Start of SUPPLIED ENTRIES
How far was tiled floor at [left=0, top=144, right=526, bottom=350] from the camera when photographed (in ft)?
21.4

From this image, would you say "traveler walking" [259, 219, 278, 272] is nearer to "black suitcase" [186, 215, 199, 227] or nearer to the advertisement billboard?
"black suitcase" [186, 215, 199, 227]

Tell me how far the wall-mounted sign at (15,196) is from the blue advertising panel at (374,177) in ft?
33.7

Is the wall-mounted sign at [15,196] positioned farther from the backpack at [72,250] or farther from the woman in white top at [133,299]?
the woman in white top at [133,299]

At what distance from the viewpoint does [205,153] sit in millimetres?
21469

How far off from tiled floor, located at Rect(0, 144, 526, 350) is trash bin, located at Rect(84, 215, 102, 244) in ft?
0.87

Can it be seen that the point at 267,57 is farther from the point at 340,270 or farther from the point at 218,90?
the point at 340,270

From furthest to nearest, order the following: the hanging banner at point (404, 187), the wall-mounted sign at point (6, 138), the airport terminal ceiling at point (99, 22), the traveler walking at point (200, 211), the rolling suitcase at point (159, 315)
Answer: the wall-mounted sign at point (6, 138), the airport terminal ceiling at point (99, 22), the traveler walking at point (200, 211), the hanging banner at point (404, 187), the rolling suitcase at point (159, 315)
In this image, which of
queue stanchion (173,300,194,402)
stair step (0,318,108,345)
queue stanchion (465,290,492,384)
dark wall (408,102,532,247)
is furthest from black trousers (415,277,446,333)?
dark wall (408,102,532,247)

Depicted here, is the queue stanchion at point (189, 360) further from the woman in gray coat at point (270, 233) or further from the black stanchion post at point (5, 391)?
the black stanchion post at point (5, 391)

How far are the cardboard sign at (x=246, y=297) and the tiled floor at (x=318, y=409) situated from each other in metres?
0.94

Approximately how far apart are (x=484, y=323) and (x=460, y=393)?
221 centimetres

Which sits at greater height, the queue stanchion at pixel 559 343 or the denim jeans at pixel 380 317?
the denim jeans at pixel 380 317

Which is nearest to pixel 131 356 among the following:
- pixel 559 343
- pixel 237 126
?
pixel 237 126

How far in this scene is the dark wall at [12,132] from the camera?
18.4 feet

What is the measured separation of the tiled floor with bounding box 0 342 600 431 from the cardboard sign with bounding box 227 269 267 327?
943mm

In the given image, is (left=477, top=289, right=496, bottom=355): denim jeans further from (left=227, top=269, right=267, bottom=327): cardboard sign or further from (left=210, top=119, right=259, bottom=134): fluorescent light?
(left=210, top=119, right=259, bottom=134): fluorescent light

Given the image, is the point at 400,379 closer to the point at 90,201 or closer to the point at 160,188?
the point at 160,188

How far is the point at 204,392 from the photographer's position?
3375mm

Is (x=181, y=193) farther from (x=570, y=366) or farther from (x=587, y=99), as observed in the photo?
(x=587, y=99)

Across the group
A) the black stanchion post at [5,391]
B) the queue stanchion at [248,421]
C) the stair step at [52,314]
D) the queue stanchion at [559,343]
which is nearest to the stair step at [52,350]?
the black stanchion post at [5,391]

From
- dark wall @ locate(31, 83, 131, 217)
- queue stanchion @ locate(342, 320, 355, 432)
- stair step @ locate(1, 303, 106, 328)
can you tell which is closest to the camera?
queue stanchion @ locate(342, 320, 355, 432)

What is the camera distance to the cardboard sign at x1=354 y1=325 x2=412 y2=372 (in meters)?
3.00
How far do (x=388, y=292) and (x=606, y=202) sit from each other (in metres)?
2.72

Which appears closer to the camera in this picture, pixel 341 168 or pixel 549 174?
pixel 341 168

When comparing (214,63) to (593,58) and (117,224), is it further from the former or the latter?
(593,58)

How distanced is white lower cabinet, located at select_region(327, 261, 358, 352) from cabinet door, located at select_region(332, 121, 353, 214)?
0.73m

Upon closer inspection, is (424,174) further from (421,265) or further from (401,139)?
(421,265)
End of SUPPLIED ENTRIES
Start of SUPPLIED ENTRIES
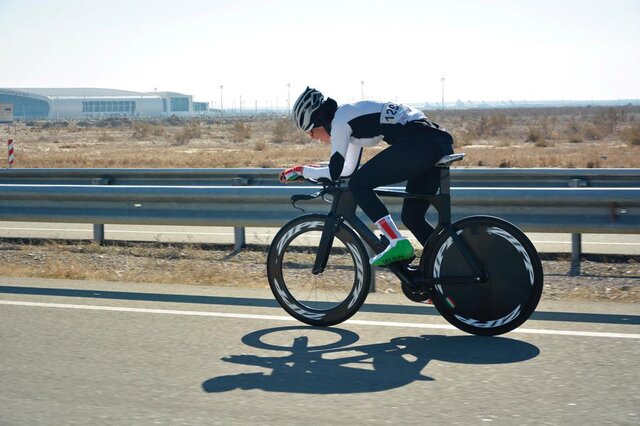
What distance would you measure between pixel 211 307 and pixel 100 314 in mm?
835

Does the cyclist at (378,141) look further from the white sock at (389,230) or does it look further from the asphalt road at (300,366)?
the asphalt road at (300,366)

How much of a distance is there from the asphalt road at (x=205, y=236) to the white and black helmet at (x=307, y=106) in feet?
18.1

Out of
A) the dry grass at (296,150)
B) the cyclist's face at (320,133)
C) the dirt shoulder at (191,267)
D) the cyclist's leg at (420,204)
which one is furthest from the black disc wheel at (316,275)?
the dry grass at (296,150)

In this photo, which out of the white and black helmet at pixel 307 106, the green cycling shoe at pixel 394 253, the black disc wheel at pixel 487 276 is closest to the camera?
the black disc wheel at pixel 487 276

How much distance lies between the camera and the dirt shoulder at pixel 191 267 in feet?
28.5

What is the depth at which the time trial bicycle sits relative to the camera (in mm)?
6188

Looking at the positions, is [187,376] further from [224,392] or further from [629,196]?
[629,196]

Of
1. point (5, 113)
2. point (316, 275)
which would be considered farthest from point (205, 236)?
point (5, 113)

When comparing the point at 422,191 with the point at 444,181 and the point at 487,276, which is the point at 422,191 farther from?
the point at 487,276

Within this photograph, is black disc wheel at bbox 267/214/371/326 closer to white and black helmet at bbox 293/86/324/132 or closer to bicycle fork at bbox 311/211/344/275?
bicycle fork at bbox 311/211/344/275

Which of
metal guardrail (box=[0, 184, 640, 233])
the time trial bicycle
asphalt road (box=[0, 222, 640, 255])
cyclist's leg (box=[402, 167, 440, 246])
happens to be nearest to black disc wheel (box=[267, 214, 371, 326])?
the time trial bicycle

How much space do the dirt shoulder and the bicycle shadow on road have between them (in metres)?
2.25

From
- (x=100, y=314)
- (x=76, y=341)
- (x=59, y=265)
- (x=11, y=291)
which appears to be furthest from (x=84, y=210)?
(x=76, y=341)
End of SUPPLIED ENTRIES
Start of SUPPLIED ENTRIES
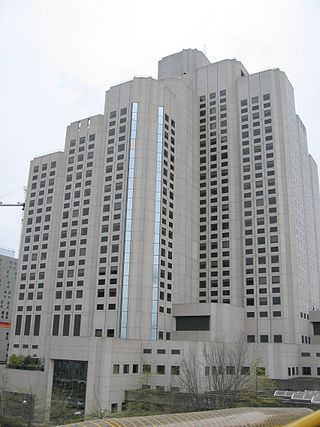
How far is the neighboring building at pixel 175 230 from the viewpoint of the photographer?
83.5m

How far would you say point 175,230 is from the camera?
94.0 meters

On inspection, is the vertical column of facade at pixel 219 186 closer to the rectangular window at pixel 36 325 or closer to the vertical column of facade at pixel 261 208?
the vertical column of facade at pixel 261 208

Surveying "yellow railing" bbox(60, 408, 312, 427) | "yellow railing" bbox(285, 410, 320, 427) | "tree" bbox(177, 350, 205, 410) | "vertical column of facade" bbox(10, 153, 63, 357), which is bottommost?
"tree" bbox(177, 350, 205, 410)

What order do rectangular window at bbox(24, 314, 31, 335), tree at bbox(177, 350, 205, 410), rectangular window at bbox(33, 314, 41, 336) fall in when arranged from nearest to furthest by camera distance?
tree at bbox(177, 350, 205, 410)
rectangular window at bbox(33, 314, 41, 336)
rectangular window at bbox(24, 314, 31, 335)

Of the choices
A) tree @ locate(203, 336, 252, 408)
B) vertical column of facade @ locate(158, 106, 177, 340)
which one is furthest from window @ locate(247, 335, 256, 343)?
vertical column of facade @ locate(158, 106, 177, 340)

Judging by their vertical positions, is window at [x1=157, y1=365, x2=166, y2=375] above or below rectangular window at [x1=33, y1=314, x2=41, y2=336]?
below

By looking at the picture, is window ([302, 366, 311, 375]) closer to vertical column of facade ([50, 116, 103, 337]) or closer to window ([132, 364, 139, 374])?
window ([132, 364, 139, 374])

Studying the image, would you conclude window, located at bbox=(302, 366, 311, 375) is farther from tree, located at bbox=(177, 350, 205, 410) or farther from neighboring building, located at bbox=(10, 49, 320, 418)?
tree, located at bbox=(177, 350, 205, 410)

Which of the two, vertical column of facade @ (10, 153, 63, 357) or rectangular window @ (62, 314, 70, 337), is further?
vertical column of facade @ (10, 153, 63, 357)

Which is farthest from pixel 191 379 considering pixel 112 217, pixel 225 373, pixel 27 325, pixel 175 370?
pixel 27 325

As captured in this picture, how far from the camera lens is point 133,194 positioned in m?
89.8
End of SUPPLIED ENTRIES
From the data above, extract every line that contains the string "floor" and reproduce each one verbatim.

_FINISHED TASK:_
How far was tiled floor at [left=0, top=144, right=526, bottom=350] from the camera when photographed (in ft)?
How far off from tiled floor, located at Rect(0, 144, 526, 350) is trash bin, located at Rect(84, 215, 102, 244) in ft?
How far are the cardboard sign at (x=246, y=297) and the tiled floor at (x=318, y=409) situated from each other in metres?
What is the measured separation of the tiled floor with bounding box 0 342 600 431 from the cardboard sign with bounding box 227 269 267 327?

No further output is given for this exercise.